Sunday, February 4, 2024

Under the Leadership of Comrade Stalin...


I attended a "Renaissance Weekend Lite" in 1970 sponsored by young progressives for the benefit of some idealistic young folk from our Steel Town. The presentation included a panel of Stalinists -- followers of the infamous Communist Dictator. They self-identified as Stalinists, proudly out-of-the-closet (if they were ever in). Their predictable presentation left me unsurprised and unimpressed. I thought we'd all listen politely and pass on. Instead, I was amazed by the questions from the crowd.

It was Social Justice Warrior softball stuff. The answers were ripped from the pages of Pravda circa 1952, prefaced with "Under the Leadership of Comrade Stalin." Yep, all sorts of wonderful things were achieved in the USSR for the workers or the environment or racial tolerance, which pleased almost everyone but...me. I raised my hand and said, "I can't believe what I'm hearing here..." followed by a brief summary of, you know, what actually occurred (including a dead Caspian Sea as well as a lot of dead Ukrainians).  My little rant brought a hostile frown to the face of the panel and immediately ended the questioning period. I guess I pooped The Party.


Later the organizers told me they were quite impressed by what I said. They explained they wanted to provide a variety of viewpoints. I said, "Did I miss the Young Republicans?" I guess I came mighty close to being one because they never invited me back.

Thursday, February 1, 2024

The Prisoner of Zenda Election

 If Trump Is Convicted of a Crime, How Much, If Any, Support Would He Lose?

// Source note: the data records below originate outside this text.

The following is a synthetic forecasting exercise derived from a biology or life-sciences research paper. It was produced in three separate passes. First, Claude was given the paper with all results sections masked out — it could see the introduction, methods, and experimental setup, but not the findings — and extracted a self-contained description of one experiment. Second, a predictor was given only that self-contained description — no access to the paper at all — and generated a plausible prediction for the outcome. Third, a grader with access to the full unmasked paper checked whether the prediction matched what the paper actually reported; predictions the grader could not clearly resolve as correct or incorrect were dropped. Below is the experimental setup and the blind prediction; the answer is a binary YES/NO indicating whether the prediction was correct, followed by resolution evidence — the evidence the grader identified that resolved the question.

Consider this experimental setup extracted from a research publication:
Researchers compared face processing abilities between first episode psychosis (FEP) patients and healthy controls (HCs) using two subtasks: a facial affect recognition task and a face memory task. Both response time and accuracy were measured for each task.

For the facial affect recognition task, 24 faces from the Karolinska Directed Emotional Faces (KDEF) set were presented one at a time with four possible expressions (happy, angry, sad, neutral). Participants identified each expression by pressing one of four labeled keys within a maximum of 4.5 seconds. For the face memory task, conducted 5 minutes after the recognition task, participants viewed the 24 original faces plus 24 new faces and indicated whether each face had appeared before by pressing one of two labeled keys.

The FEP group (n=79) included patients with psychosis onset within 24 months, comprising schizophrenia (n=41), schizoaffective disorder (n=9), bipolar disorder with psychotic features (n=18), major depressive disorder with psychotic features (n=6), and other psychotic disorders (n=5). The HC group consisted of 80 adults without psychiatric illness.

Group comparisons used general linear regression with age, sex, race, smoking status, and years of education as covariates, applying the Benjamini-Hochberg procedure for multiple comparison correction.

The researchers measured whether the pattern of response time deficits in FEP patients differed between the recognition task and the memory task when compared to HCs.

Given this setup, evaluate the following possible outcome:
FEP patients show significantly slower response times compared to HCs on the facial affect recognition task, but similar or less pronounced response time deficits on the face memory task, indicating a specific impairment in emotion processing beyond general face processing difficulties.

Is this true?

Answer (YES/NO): NO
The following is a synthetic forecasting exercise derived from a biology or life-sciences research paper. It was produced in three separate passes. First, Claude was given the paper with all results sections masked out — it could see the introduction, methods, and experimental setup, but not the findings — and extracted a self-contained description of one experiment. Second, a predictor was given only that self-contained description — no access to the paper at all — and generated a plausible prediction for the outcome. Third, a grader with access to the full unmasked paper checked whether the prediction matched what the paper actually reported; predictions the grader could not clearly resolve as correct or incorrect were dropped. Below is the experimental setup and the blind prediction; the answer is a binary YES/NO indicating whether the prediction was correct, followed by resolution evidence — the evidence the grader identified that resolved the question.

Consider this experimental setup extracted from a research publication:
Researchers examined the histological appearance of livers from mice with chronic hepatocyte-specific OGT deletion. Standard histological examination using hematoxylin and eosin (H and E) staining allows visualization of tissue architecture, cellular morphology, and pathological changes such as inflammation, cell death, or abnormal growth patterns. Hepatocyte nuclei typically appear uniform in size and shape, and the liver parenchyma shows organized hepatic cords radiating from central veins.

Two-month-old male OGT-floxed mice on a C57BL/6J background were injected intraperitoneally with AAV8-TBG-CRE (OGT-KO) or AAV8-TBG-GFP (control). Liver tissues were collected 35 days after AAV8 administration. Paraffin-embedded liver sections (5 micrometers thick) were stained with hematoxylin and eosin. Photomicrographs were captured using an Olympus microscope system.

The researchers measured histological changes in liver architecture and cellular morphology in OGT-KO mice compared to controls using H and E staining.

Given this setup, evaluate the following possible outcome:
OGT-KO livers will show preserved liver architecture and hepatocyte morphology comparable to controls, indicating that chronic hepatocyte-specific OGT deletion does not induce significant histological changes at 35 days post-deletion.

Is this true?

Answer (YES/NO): NO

Up to 55 percent, apparently.

In 2015 I wasn't a Trump supporter and told those who were that the Media went after Trump to increase his support in the Republican base (who dislike the media for good reason) and assure his nomination, while driving away the middle, resulting in a huge win for Progressives. They probably had polls showing this.

Obviously, the progressive's use of the MSM to defeat Trump didn't work. The use of the Justice system in 2024 could have a similar result, elevating the Democrats' abuse of the courts to a major campaign issue that could significantly damage the Party's reputation. They convinced a lot of people that the Justice system was unfair and ripe with abuse in 2020. They've convinced a lot more since -- making it an issue most Americans can agree on.

The Democrats focus-group everything. I'm sure their focus groups on Impeaching Trump brought them great Joy. In the end, having to stand on the stage with Dr. Anthony Fauci may have hurt him more.

Who is that masked Beauracrat?

If Trump's polls are running high in the run-up to the election, we'll hear how Hitler also spent time in jail (but nothing about Nelson Mandela).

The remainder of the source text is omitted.